Wer in Deutschland ein neues Smartphone kauft, profitiert seit dem 20.
Juni 2025 von verbindlichen EU-Vorgaben zu Ersatzteilen, Software-Updates und Reparierbarkeit: Die EU-Ökodesign-Verordnung für Smartphones und Tablets (Verordnung (EU) 2023/1670) verpflichtet Hersteller europaweit, ihre Geräte länger reparabel und nutzbar zu halten.
Flankiert wird sie von der EU-Energielabel-Verordnung (Verordnung (EU) 2023/1669) sowie der Richtlinie zum Recht auf Reparatur (Richtlinie (EU) 2024/1799), die die Mitgliedstaaten bis zum 31.
Juli 2026 in nationales Recht umsetzen müssen.
Für Verbraucher verschiebt sich damit die Frage beim nächsten Kauf: weg vom reinen Neupreis, hin zu Langlebigkeit und Reparaturkosten.

Was schreibt die Ökodesign-Verordnung konkret vor?

Hersteller müssen für neu auf den Markt gebrachte Smartphones mindestens sieben Jahre nach dem Ende des Verkaufs zentrale Ersatzteile bereitstellen – darunter Displays, Akkus, Ladebuchsen, Kameras und Knöpfe.
Sicherheitsrelevante Betriebssystem-Updates müssen über mindestens fünf Jahre nach dem letzten Verkauf des Modells geliefert werden.
Hinzu kommen Anforderungen an die Haltbarkeit: Akkus sollen nach 800 vollständigen Ladezyklen noch über 80 Prozent ihrer ursprünglichen Kapazität verfügen, und Geräte müssen Sturz- sowie Staub- und Wasserschutztests bestehen.

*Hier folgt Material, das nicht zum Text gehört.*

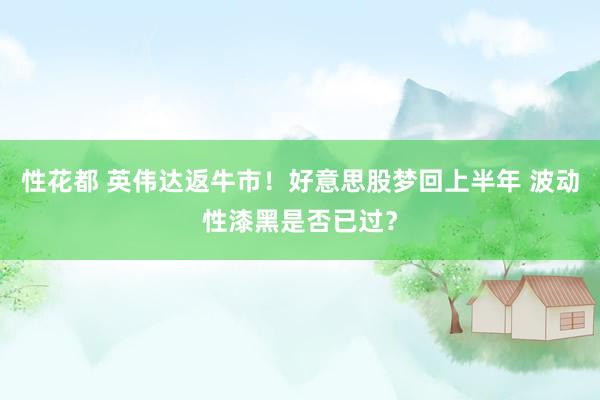 性花都 英伟达返牛市！好意思股梦回上半年 波动性漆黑是否已过？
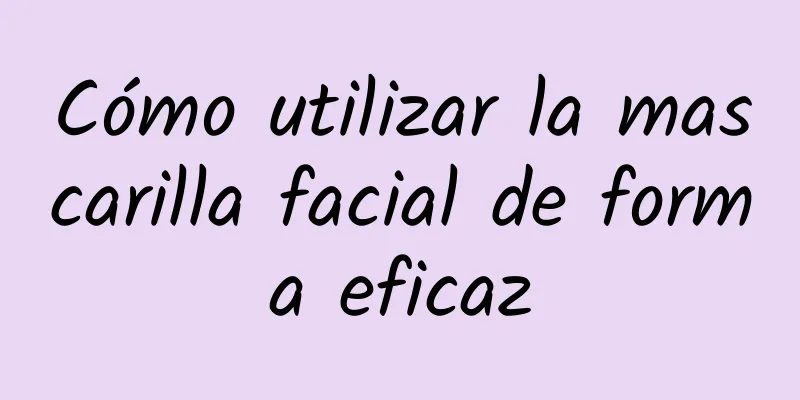 Cómo utilizar la mascarilla facial de forma eficaz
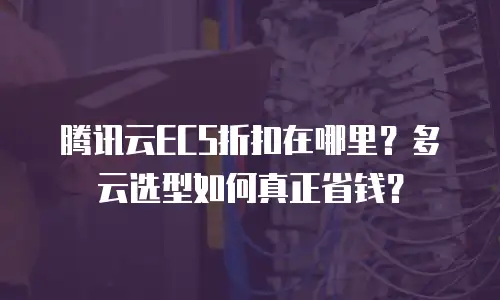 腾讯云ECS折扣在哪里？多云选型如何真正省钱？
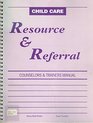 Child Care Resource and Referral Counselors and Trainers Manual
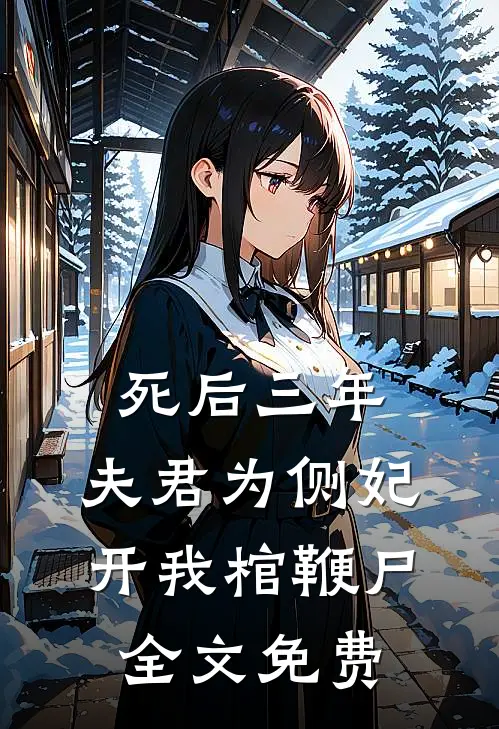 死后三年，夫君为侧妃开我棺鞭尸全文免费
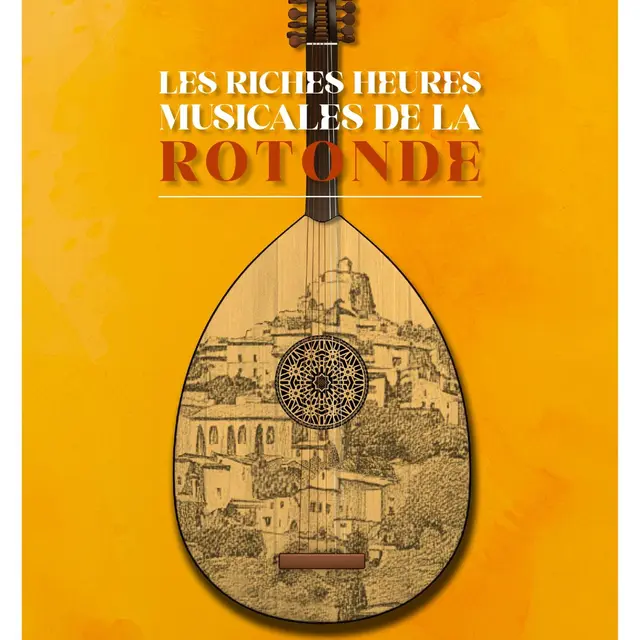 Les Riches Heures Musicales de la Rotonde 44e Festival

Für den Alltag bedeutet das: Ein Akkutausch oder ein Displaywechsel soll auch Jahre nach dem Kauf möglich bleiben, ohne dass ein funktionierendes Gerät allein wegen fehlender Ersatzteile ausgemustert werden muss.
Reparaturbetriebe und unabhängige Werkstätten erhalten zudem leichteren Zugang zu Ersatzteilen und Reparaturanleitungen.

Wie hilft das neue Energielabel beim Vergleich?

Seit dem Stichtag tragen Smartphones im Handel – online wie im Laden – das bekannte EU-Energielabel, das bislang vor allem von Haushaltsgeräten geläufig war.
Es weist neben der Energieeffizienz die Akkulaufzeit, die Sturzfestigkeit, den Schutz gegen Staub und Wasser sowie einen Reparierbarkeitsindex aus.
Verbraucher können damit erstmals auf einen Blick vergleichen, wie robust und reparaturfreundlich konkurrierende Modelle sind, bevor sie sich entscheiden.

Der Reparierbarkeitsindex bewertet unter anderem, wie leicht sich ein Gerät zerlegen lässt und wie gut Ersatzteile verfügbar sind.
Marktbeobachter erwarten, dass dieser Wert mittelfristig zu einem Verkaufsargument wird und Hersteller zu schraubbaren statt verklebten Konstruktionen bewegt.

Was ändert sich durch das Recht auf Reparatur?

Die Richtlinie zum Recht auf Reparatur zielt auf die Zeit nach dem Kauf.
Sie verpflichtet Hersteller, gängige Produkte auch außerhalb der Gewährleistung gegen ein angemessenes Entgelt zu reparieren, und verbietet Praktiken, die unabhängige Werkstätten oder die Nutzung gebrauchter und gedruckter Ersatzteile behindern.
Geplant ist außerdem eine europaweite Online-Plattform, über die Verbraucher Reparaturdienste in ihrer Nähe finden können.

Bis die Regeln vollständig greifen, bleibt der genaue Umfang von der nationalen Umsetzung abhängig.
Für den nächsten Handykauf gilt jedoch schon jetzt: Wer auf Energielabel, Reparierbarkeitsindex und die garantierten Update-Zeiträume achtet, kann Geräte gezielt nach Lebensdauer auswählen – und nicht nur nach Ausstattung und Preis.